At the signing of the Constitution, the federal government stood for slavery as the Founders thought that property rights were important.  Many prominent Founding Fathers, George Washington among them, sought to free their slaves in their wills.  Between the end of the American Revolution and the War of 1812, most Northern states had abolished slavery.  In the South, there was fear of a slave revolt;  in 1793, slaves revolted against their French masters in Haiti, and there was also the failed Nat Turner Rebellion in 1831.  The threat of a slave rebellion made many in the South uneasy whether they owned slaves or not.  This threat caused whites in the South to pass laws against both freed blacks and slaves.  It was also against the law to teach a slave to read because Southerners feared that the slaves would organize.  


There was too much money in the slave trade for the slaveowners to stop it.  The development of the cotton gin by Eli Whitney made slaves more productive and allowed Southern planters to plant more cotton.  Worldwide demand for cheap American cotton also fueled the slave trade.  Without slaves, textile mills in the Northeast and all over Europe would have had to seek another cheap source of cotton.  The cotton gin and ensuing cotton boom before the Civil War made the planters into millionaires.  By the time of the Civil War, there would be more money in slaves than in all the railroads and banks in the United States combined.  This made any attempts for the federal government to compensate slaveowners for their emancipated property difficult if not impossible.  
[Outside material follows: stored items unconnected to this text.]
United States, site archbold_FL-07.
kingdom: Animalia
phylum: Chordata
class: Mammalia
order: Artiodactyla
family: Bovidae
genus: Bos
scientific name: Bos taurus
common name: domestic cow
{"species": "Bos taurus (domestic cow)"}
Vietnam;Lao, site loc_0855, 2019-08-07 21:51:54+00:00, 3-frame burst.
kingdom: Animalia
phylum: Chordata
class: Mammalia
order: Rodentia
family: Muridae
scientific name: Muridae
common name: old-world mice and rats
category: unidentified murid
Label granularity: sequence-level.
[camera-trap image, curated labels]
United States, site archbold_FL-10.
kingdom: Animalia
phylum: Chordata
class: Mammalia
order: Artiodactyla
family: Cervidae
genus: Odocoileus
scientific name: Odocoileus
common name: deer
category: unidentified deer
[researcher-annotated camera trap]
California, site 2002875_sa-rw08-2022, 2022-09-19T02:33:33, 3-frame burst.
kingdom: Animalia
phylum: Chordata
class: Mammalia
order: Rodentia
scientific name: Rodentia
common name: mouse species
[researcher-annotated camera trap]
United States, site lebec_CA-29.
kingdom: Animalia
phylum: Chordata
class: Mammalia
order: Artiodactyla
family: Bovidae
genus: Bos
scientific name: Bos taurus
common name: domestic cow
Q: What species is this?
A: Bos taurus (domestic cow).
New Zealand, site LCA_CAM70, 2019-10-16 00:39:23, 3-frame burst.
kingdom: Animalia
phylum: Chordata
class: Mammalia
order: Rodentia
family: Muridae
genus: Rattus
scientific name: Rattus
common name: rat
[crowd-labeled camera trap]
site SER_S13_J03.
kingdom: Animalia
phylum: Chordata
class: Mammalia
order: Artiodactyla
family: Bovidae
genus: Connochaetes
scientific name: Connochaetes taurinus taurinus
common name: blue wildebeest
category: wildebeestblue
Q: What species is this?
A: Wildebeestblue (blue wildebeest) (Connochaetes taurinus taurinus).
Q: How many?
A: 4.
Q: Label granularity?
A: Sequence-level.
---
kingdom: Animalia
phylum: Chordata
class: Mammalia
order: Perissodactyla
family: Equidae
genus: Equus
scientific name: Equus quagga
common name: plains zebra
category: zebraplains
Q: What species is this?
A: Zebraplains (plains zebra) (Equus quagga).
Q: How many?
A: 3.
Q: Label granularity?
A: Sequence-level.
Politically, slavery would become the key issue between 1820 and 1860.  It would fuel the growing sectionalism that divided the country, and it would also result in the end of the Whig Party.  The slavery issue was at the heart of the early Republican Party, which was initially made up of "conscience Whigs" who wanted to deny slavery in the new territories.  The abolitionists claimed that a Southern slave conspiracy caused the Mexican War; the war was waged by a Southern president, and many Southerners enlisted in this conflict.  Slavery was also at the heart of the "Bleeding Kansas" conflict, in which Stephen Douglas tried to solve the issue by allowing voters in Kansas to decide whether they wanted slavery through popular sovereignty.  


Culturally and socially, many people had strong opinions about slavery.  Abolitionists spoke out against the practice in William Lloyd Garrison's newspaper The Liberator and Harriet Beecher Stowe's novel Uncle Tom's Cabin.  The book was later made into a play, thus influencing an even greater number of people.  Southerners such as John C. Calhoun called the practice a "necessary evil," but he softened these words after his fellow Congressmen from the North attacked the institution. The slaves themselves were not powerless in this struggle, as a minority of them escaped to the North via the Underground Railroad.  Many slaves resisted by working slower and sabotaging work.  Many in both the North and South were anxious about what emancipation meant. There were many colonization movements for freed slaves, and the nation of Liberia was the most successful.  


While other nations did not fight a civil war to free their slaves, it would have been nearly impossible for the United States to end slavery before the Civil War.  There was too much money involved in the system, and there was too many questions over what to do with the newly freed slaves.